◆ Exercise requirements ◆
Here are some records. Repeat them all exactly.

◆ Data shown ◆
============================================================

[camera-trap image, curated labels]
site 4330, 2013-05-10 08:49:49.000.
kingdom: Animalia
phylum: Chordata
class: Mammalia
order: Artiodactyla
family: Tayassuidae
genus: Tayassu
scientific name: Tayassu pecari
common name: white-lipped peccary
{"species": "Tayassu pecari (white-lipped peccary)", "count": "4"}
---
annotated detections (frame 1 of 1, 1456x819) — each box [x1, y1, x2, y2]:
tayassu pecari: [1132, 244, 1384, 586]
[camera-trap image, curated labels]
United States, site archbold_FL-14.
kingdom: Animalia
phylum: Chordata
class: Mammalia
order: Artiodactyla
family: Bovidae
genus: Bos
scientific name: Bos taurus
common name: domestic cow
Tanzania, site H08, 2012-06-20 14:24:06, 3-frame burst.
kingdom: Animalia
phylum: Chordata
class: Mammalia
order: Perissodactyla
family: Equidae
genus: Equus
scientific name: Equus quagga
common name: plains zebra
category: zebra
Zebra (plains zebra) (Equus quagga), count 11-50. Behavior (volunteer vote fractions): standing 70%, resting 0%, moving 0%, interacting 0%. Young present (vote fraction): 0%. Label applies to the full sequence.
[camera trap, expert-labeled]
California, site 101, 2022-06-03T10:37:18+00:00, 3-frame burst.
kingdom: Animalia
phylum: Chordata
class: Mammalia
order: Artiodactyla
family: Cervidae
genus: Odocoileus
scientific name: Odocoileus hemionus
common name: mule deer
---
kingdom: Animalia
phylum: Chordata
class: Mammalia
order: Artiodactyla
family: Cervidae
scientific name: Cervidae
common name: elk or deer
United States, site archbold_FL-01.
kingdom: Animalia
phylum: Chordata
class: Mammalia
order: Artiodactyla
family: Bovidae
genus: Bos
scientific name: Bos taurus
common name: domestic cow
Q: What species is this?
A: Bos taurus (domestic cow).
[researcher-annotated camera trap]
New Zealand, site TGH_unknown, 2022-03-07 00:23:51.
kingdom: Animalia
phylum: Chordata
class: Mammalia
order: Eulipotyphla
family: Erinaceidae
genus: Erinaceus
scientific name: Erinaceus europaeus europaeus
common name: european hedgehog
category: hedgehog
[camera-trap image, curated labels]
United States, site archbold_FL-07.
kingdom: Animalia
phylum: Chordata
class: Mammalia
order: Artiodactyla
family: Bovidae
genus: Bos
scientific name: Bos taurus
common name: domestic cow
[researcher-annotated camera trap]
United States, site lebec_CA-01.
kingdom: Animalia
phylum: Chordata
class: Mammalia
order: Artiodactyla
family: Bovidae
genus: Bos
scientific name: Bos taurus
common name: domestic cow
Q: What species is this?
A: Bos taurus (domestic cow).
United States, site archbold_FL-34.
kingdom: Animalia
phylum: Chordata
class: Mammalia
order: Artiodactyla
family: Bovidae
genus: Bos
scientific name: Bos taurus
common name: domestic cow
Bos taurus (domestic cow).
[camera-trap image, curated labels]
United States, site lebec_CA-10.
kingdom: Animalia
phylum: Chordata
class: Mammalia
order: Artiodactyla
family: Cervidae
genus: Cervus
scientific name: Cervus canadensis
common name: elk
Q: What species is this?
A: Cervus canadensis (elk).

============================================================

◆ Result below ◆
[camera-trap image, curated labels]
site 4330, 2013-05-10 08:49:49.000.
kingdom: Animalia
phylum: Chordata
class: Mammalia
order: Artiodactyla
family: Tayassuidae
genus: Tayassu
scientific name: Tayassu pecari
common name: white-lipped peccary
{"species": "Tayassu pecari (white-lipped peccary)", "count": "4"}
---
annotated detections (frame 1 of 1, 1456x819) — each box [x1, y1, x2, y2]:
tayassu pecari: [1132, 244, 1384, 586]
[camera-trap image, curated labels]
United States, site archbold_FL-14.
kingdom: Animalia
phylum: Chordata
class: Mammalia
order: Artiodactyla
family: Bovidae
genus: Bos
scientific name: Bos taurus
common name: domestic cow
Tanzania, site H08, 2012-06-20 14:24:06, 3-frame burst.
kingdom: Animalia
phylum: Chordata
class: Mammalia
order: Perissodactyla
family: Equidae
genus: Equus
scientific name: Equus quagga
common name: plains zebra
category: zebra
Zebra (plains zebra) (Equus quagga), count 11-50. Behavior (volunteer vote fractions): standing 70%, resting 0%, moving 0%, interacting 0%. Young present (vote fraction): 0%. Label applies to the full sequence.
[camera trap, expert-labeled]
California, site 101, 2022-06-03T10:37:18+00:00, 3-frame burst.
kingdom: Animalia
phylum: Chordata
class: Mammalia
order: Artiodactyla
family: Cervidae
genus: Odocoileus
scientific name: Odocoileus hemionus
common name: mule deer
---
kingdom: Animalia
phylum: Chordata
class: Mammalia
order: Artiodactyla
family: Cervidae
scientific name: Cervidae
common name: elk or deer
United States, site archbold_FL-01.
kingdom: Animalia
phylum: Chordata
class: Mammalia
order: Artiodactyla
family: Bovidae
genus: Bos
scientific name: Bos taurus
common name: domestic cow
Q: What species is this?
A: Bos taurus (domestic cow).
[researcher-annotated camera trap]
New Zealand, site TGH_unknown, 2022-03-07 00:23:51.
kingdom: Animalia
phylum: Chordata
class: Mammalia
order: Eulipotyphla
family: Erinaceidae
genus: Erinaceus
scientific name: Erinaceus europaeus europaeus
common name: european hedgehog
category: hedgehog
[camera-trap image, curated labels]
United States, site archbold_FL-07.
kingdom: Animalia
phylum: Chordata
class: Mammalia
order: Artiodactyla
family: Bovidae
genus: Bos
scientific name: Bos taurus
common name: domestic cow
[researcher-annotated camera trap]
United States, site lebec_CA-01.
kingdom: Animalia
phylum: Chordata
class: Mammalia
order: Artiodactyla
family: Bovidae
genus: Bos
scientific name: Bos taurus
common name: domestic cow
Q: What species is this?
A: Bos taurus (domestic cow).
United States, site archbold_FL-34.
kingdom: Animalia
phylum: Chordata
class: Mammalia
order: Artiodactyla
family: Bovidae
genus: Bos
scientific name: Bos taurus
common name: domestic cow
Bos taurus (domestic cow).
[camera-trap image, curated labels]
United States, site lebec_CA-10.
kingdom: Animalia
phylum: Chordata
class: Mammalia
order: Artiodactyla
family: Cervidae
genus: Cervus
scientific name: Cervus canadensis
common name: elk
Q: What species is this?
A: Cervus canadensis (elk).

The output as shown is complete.